Scouting is a resource for religious organizations, schools, and community and civic groups to use in their program for young people. Scouting is an educational program based on "duty to God" and designed to enhance
If the troop is operated by a religious organization, it is customary for the religious leader to serve as the chaplain. The religious leader may ask a member of the staff who is qualified to serve in that position. A unit not operated by a religious organization may select a chaplain for the troop from the local clergy.
In this capacity, you as the chaplain have an opportunity to be a friend to the Scouts and leaders and to contribute to their spiritual welfare and growth. You as the chaplain, by virtue of your position and personality, can encourage the boys in their Scouting work and other aspects of their total lives.
Many times one of the first contacts a new family has in the community is with the Scouting unit. As new members are registered, you will learn of their religious affiliations or interest and can extend to them an invitation to join you in worship. Or you may share with them other opportunities for worship within the community. At no time should the chaplain proselytize.
Ask the leaders to report accidents, illnesses, and other problems of members to you. You should become aware of situations where a pastoral call would be appropriate and beneficial. Leaders who are in regular contact with their members often are the first to know of situations that may need pastoral attention.
If a member misses several meetings, it may be an indication that something is wrong. Ask that the names of absentees be shared with you. As chaplain you have the opportunity to visit and discover the source of the problem. If the problem is with some aspect of the Scouting program or leadership, you should discuss this problem with the appropriate individual or committee.
This person is the representative of the chartered organization to the district and local council of the Boy Scouts of America. This person must be able to represent the organization's concern in both policy-making and program. The chaplain should work closely with the chartered organization representative for the interest of the chartered organization and its ministry, as well as for children, youth, and families.
Remember, volunteers sharing their time and effort are what makes Scouting work. Support them. Recognize them for a job well done. Commend them personally for their ministry. Thank their family members, too, for their sacrifice makes Scouting possible.
Unit leaders are charged with fulfilling the purpose of both the chartered organization and Scouting. The leadership should demonstrate awareness of and understanding of both. It should be evident that Scouting activities are fulfilling spiritual needs, in addition to developing Scouting skills.
Encourage Scouts to earn their appropriate religious emblems. The troop possibly includes Scouts of various faiths; therefore, a knowledge of all emblems would be helpful. The chart A Scout Is Reverent, No. 5-206A, will be most helpful. Procedures within various faiths differ. A call to your local council service center will help to identify the requirement book, method of ordering, and presentation information.
Every troop going away for a weekend needs to plan to conduct or attend a service in keeping with the 12th point of the Scout Law. You may be invited to conduct the services or work out a program with the chaplain aide and other adult leaders. An overnight event should include worship experiences, either for the individual or for the troop. You may want to recommend scripture readings or devotional readings to be used at the close of the evening or as a morning meditation.

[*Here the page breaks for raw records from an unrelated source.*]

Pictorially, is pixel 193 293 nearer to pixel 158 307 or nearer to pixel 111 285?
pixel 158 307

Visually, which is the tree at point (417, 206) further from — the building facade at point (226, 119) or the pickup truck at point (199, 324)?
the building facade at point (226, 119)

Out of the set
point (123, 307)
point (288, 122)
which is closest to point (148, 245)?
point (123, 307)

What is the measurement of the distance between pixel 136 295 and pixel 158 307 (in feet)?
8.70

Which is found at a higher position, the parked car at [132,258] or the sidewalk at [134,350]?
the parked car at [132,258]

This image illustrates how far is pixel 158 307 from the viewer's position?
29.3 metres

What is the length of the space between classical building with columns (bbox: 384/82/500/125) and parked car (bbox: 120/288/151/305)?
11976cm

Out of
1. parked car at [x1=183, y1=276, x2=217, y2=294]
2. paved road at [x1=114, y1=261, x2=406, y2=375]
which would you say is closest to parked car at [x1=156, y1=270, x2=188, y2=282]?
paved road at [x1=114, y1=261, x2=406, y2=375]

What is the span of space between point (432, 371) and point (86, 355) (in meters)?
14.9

Service projects for advancement are required of all Scouts. Helping others is a Scouting tradition.
You have the advantage of being able to identify many possible service projects for individuals and families, for the chartered organization, for the community, and beyond the community. You will need to be on the lookout for service projects that are helpful and significant.
A particular emphasis in service projects is to focus on concerns and cares of the faith community, such as persons living in impacted areas (neighborhoods isolated by highways, interstates, commercial developments, etc.); aged, homebound, hungry, and illiterate people; ethnic minority groups needing help; and persons with handicapping conditions.
Working with leaders and youth will offer you an opportunity to relate to them at a level where you will become sensitive to needs not yet expressed. Be alert for personal, family, or social situations that may require special care.